[[ Working data, beginning ]]

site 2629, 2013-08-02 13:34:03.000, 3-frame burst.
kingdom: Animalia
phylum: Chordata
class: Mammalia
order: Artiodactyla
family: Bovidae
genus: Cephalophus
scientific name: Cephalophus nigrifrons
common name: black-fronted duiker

[[ Working data, end ]]

▶ [Directions for this task]
Reply with an exact copy of the lines running from the one containing "kingdom: Animalia" through the end of the entries above, both ends included.

▶ [Task response]
kingdom: Animalia
phylum: Chordata
class: Mammalia
order: Artiodactyla
family: Bovidae
genus: Cephalophus
scientific name: Cephalophus nigrifrons
common name: black-fronted duiker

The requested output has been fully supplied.